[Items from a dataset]
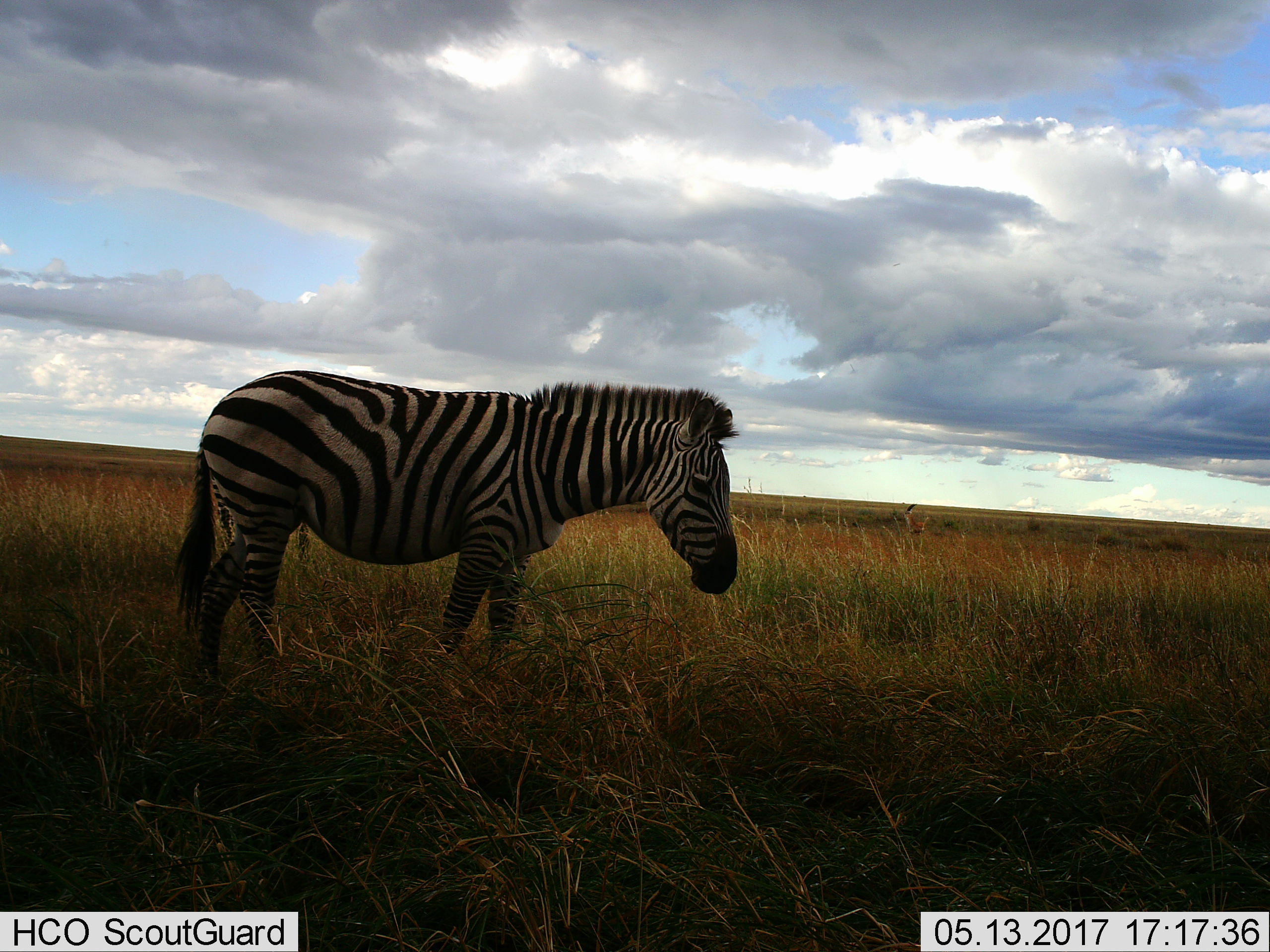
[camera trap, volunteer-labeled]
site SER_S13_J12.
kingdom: Animalia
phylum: Chordata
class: Mammalia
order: Perissodactyla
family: Equidae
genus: Equus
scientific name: Equus quagga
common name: plains zebra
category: zebraplains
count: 1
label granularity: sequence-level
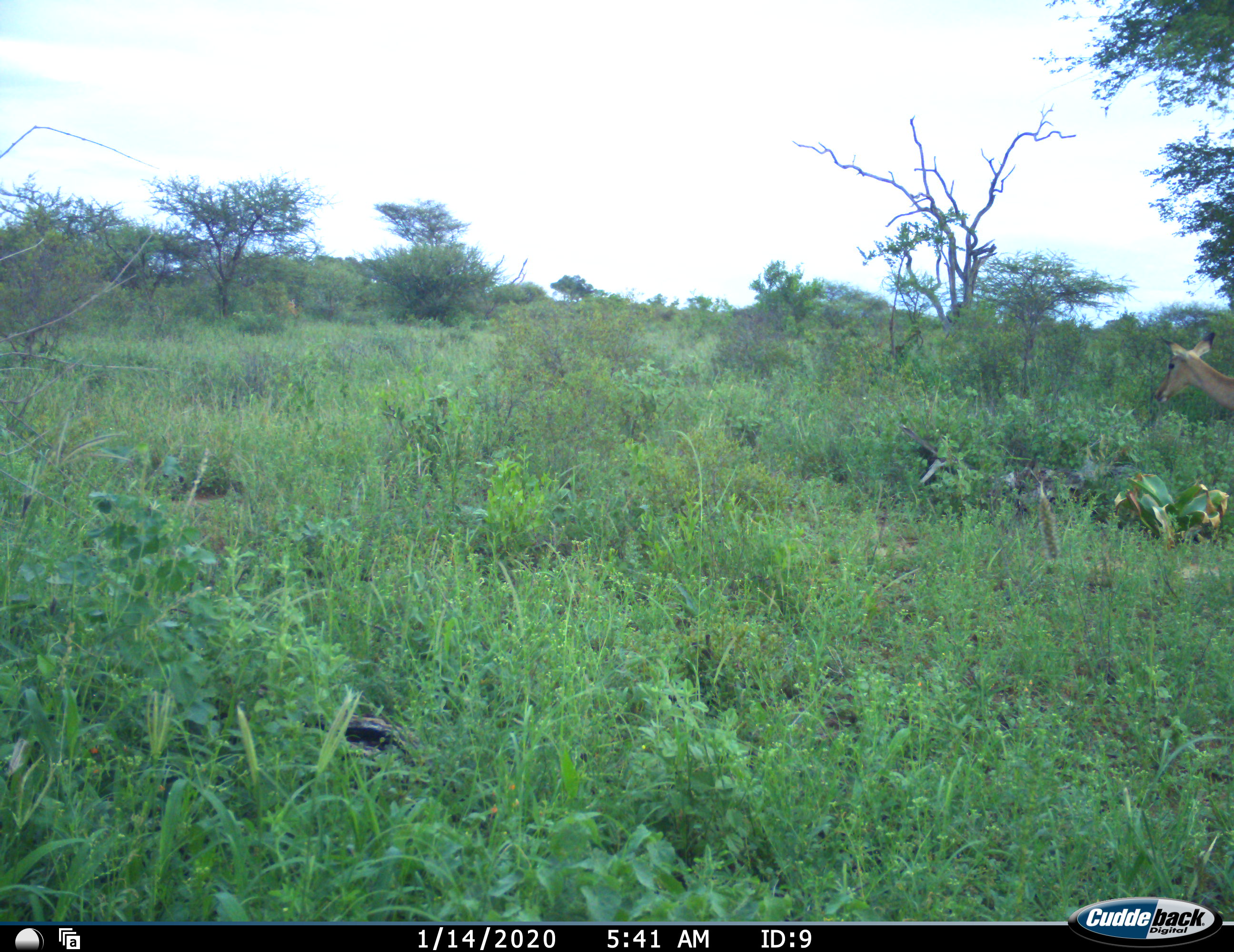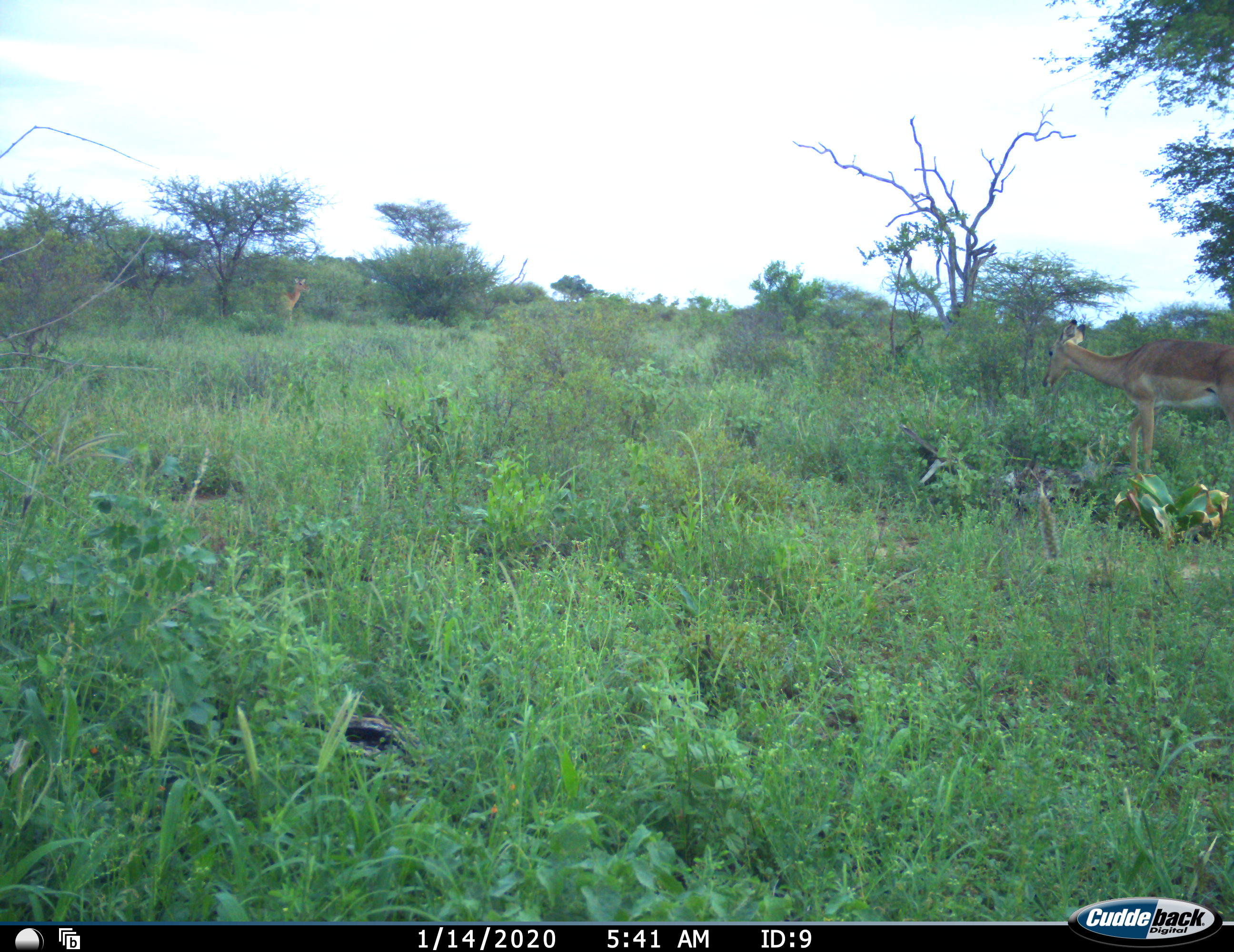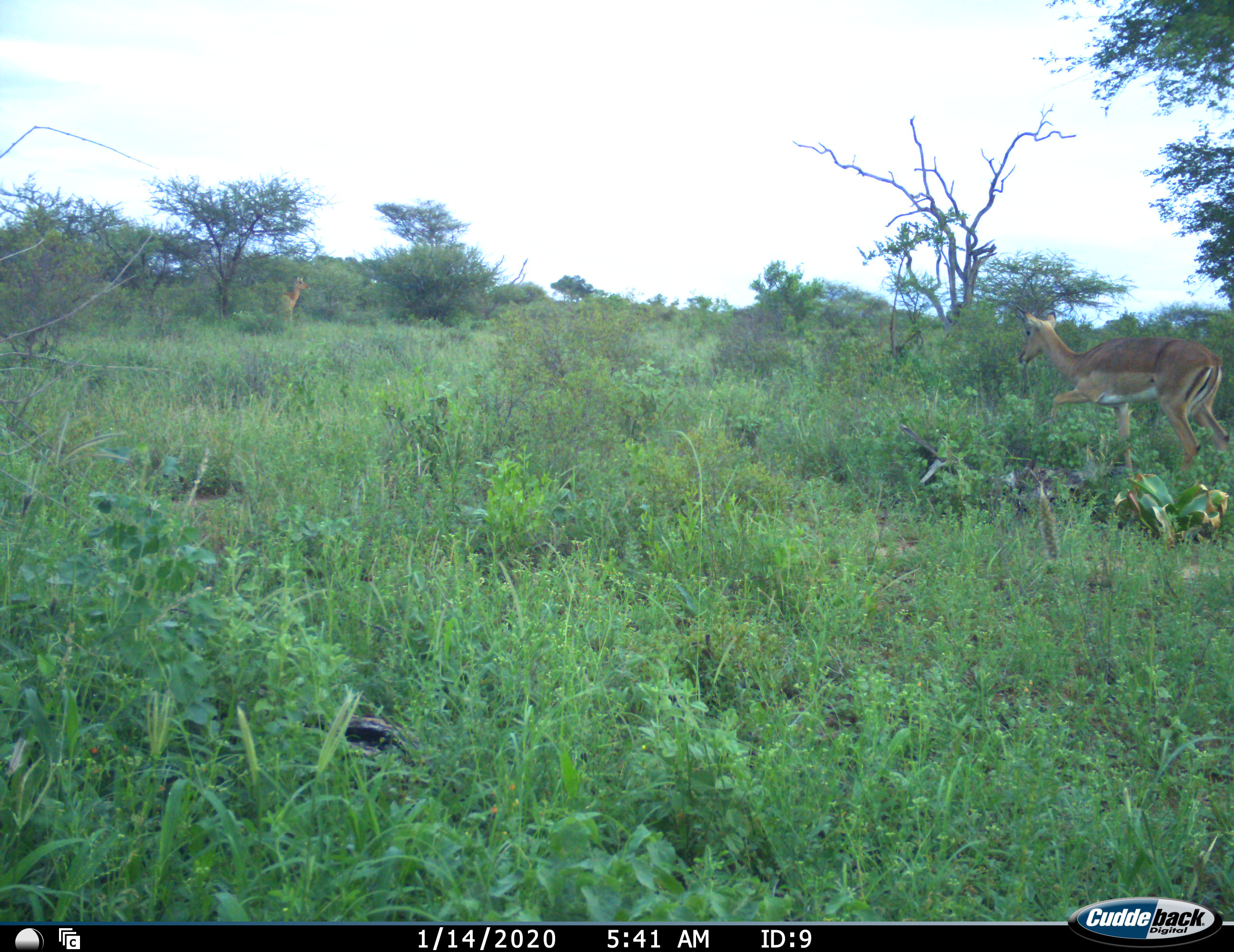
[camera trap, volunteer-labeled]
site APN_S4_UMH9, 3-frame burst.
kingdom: Animalia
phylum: Chordata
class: Mammalia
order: Artiodactyla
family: Bovidae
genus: Aepyceros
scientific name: Aepyceros melampus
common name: impala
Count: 1.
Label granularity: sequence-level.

-- WHAT IS NEEDED --
Every line in the data above that contains "sequence" needs to be copied.

-- SOLUTION --
label granularity: sequence-level
Label granularity: sequence-level.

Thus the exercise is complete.